San Diego’s Latinx art community is as complex as its geopolitical circumstance. Its proximity to Tijuana means that it often a dominating theme in art. And collaborative spaces focused on border issues, couples with its own history in the Chicanx community, has created a strong presence in the city’s growing art scene. San Diego’s quick gentrification rate is forcing artists and entrepreneurs to find viable and affordable spaces to open galleries, create afe and all-ages spaces for events, and enlist DIY practices – often footing the bill or juggling the few funds available.
What is true is that the communities that are injecting art into San Diego – be it academic institutions, city run spaces or private initiatives – have found strength in numbers by showcasing each other’s work and building stronger bonds that extend to other pockets of the city.
Historically Latinx areas such as Barrio Logan have strong community ties forged from years of defending its identity and public spaces. Its strength and integrity has empowered many to pursue self-referential projects that embrace the city’s complex identity.
It’s common to see artists leave San Diego for cities with a more diverse artistic community and larger creative workforce, but here is a list of people who have chosen SD as their home and are pushing the art scene forward.
Founded by Alejandra Frank as a magazine in 2012 and later opened as a physical space in 2015, Teros embodies Frank’s work as a curator and a physical connection to art. Her vision is to showcase visual art and music in a manner that is adjacent to social media. Located in a guest house in San Diego’s City Heights Neighborhood, Teros has held more than 20 exhibitions and pop-ups and has served as one of San Diego’s few DIY venues for all-ages shows.
A second-generation seamstress, Claudia Rodriguez-Biezunski founded Sew Loka in 2013 in San Diego’s Bankers Hill neighborhood doing custom sewing work, holding workshops, and giving private lessons. She has now moved into a space in the heart of Barrio Logan and has grown exponentially. Facebook contacted her to film a commercial in her studio, an opportunity that led to her face being shown on public transportation nd billboards across town. Her goal is to grow the studio in such a way that she can employ other seamstresses and focus on designing and growing her brand.
Edna Lugo originally conceived Cut Hair Like Female in 2016 as an apparel shop, but it gained recognition as an influential brand in the hairdressing community. In 2017, it became a salon and product brand as a well as a partnership between Lugo and Diana Reyes. The idea arose after noticing that the majority of successful hair education companies and salons are run and/or owned men.
Mauro Donate is an artist who actively promotes other artists from San Diego and Tijuana through organizing events. He also uses his time and resources to provide a much-needed link between both cities’ new generation of artists. Weird Hues is joint effort between a cohort of volunteers and collaborators and it’s brand is a self-referential statement of the identity of the border’s youth. He is currently working on remodelling a physical space in the unlikely industrial area of San Ysidro where he plans to have artists in residence, gallery space and a venue for live music.
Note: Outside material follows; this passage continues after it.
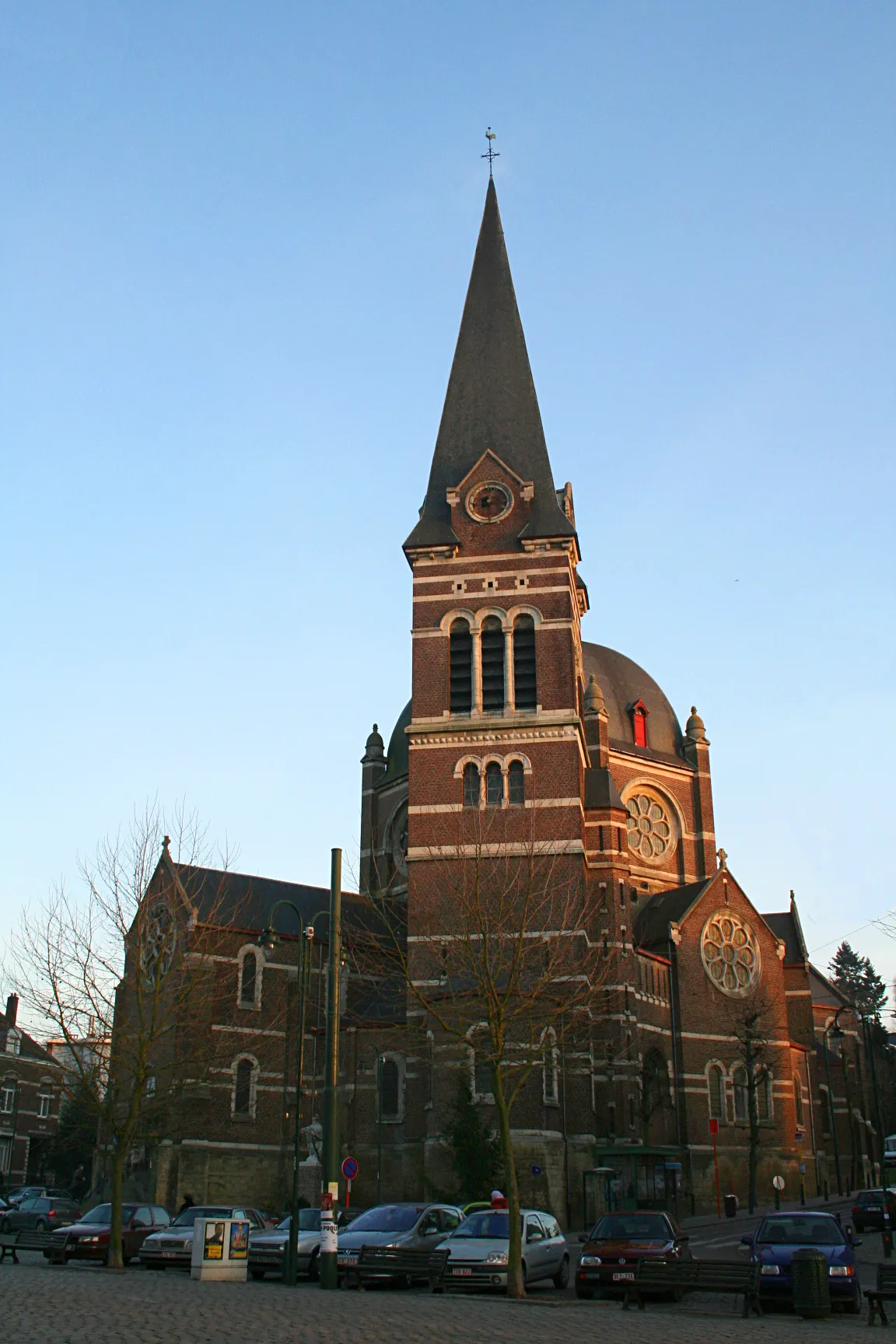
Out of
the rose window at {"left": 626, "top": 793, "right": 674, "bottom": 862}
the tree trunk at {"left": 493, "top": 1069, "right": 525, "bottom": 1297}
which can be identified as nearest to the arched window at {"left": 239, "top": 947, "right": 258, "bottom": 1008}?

Justin Fogle is an illustrator and musician who comes from a mixed background, not only because he is half-Mexican, but because his life oscillates between border towns in California and Arizona. One of the more striking aspects of his art is how intimate it can feel. Yet, his work touches on mental health and dissociation lined with a touch of humor. He remembers having a moment of desperation, where he grew tired of showing his work online and began to plaster stickers and posters in the street. Through travels to Japan and Mexico and other places, he has slowly connected with fans of his work and with roots in his identity that seemed latent during his upbringing. He hopes to evolve as a human and allow his craft to follow along.
The Front is a multidisciplinary space that has become a fixture in the border town of San Ysidro. It sits between a restaurant and used car lot on the busy boulevard, but to many people, it goes unnoticed. It originally opened its doors in 2007 as a community oriented art and cultural space founded by Luz Camacho and Andrea Skorepa and it has taken on many roles as a gallery and performance space as well as community center for touring acts. The Front survives as a non-profit that depends on grants and fundraising efforts. It has also managed to become an important symbol of the potential that the city has and adds ballast to an area mostly known as a residential and commercial area. Maintaining a balance between bringing new and fresh ideas and art, while respecting the traditions of the community has been a challenge that The Front hopes to tackle as the space evolves.